To meet some at least of these problems a health organisation which relies upon the administration of codified sanitary rules by a local authority is certainly now inadequate. Whilst there must be at all points of health administration medical inspiration and direction there must of necessity also be the closest co-operation between the health authority and the practising medical and veterinary professions in the diagnosis, treatment, recording, study and prevention of clinical disease whether apparently communicable or not. The provision of some special organisation for this purpose within the health authority cannot I believe be long delayed. If its development involves evolution of a new relationship between medical practitioner, the veterinarian, the agriculturist and the health authority, the sooner initial steps are taken to identify and activate the operative factors of this evolution the better.
As my contribution this evening to the memory of a great sanitarian, I have endeavoured to provoke you to view with an attitude of detached criticism such as his the problems that confront you and your methods of handling them.
In closing let me give you for your future guidance as a society a message chosen from a report written by Elkington over half a century ago:
Incomplete measures in preventive medicine are a serious source of danger
to the common weal since they give a delusive sense of security
and thereby invite disaster.
One of the delightful features of the Annual Meeting was the fact that Mrs.
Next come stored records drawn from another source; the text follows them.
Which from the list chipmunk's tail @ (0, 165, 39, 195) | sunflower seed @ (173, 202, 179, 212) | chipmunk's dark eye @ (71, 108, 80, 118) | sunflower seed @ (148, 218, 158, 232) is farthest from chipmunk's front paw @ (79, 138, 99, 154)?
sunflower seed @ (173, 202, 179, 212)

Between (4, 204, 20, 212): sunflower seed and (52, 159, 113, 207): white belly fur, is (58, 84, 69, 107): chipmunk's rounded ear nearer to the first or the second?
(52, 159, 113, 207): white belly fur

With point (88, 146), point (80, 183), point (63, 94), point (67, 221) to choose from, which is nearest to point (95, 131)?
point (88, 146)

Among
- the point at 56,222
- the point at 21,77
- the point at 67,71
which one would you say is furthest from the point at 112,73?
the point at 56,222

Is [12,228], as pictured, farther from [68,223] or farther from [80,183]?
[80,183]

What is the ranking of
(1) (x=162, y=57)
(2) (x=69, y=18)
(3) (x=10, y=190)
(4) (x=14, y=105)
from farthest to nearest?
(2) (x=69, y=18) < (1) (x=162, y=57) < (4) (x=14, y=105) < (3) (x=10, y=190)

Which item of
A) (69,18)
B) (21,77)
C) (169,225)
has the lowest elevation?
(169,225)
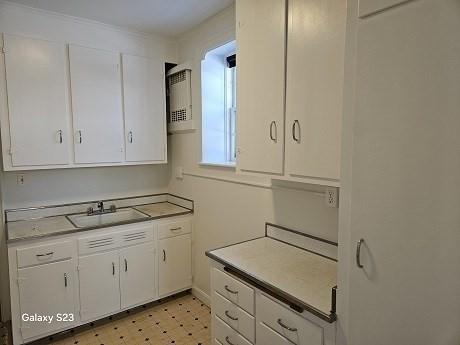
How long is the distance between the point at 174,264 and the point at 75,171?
1271 mm

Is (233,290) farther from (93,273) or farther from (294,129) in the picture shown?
(93,273)

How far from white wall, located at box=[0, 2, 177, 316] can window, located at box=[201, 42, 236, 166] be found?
23.5 inches

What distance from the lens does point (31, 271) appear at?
2.10m

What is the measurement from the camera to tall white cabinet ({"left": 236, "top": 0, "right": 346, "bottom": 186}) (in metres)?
1.31

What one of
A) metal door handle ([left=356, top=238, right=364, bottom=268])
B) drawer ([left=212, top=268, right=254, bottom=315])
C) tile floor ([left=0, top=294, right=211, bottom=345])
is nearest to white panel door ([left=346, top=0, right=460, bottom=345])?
metal door handle ([left=356, top=238, right=364, bottom=268])

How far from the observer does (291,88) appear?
1.49 m

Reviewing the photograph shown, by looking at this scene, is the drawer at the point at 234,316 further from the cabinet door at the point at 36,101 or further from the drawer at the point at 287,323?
the cabinet door at the point at 36,101

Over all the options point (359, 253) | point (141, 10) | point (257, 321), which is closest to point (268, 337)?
point (257, 321)

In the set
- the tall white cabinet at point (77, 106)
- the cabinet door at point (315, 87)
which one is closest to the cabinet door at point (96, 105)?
the tall white cabinet at point (77, 106)

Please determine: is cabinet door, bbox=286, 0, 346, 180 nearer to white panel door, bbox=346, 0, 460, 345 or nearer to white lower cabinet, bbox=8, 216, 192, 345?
white panel door, bbox=346, 0, 460, 345

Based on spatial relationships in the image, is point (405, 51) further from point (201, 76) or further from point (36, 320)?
point (36, 320)

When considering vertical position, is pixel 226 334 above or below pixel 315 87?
below

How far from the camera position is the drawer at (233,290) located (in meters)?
1.53

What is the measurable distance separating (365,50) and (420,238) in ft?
2.04
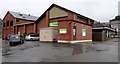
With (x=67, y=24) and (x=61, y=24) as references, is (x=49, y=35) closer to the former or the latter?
(x=61, y=24)

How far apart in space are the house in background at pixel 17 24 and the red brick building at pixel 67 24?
3.67 meters

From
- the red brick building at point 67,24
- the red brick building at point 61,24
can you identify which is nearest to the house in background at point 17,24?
the red brick building at point 61,24

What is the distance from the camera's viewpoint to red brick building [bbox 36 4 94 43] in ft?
84.3

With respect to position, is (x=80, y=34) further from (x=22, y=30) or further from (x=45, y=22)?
(x=22, y=30)

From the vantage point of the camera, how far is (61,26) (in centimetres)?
2623

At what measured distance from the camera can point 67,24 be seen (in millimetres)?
25672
I. Elkington, wife of the late Dr Elkington whom the Society honours in its oration, was able to be present. She was driven from Mooloolaba by Sir Raphael Cilento, who was a great friend of Dr Elkington.
Those members who were fortunate enough to meet Mrs. Elkington were charmed by her gracious manner. After the Oration, Mrs. Elkington presented Dr Cook with an inscribed silver tray and she received a bouquet of flowers from Dr Jean MacFarlane.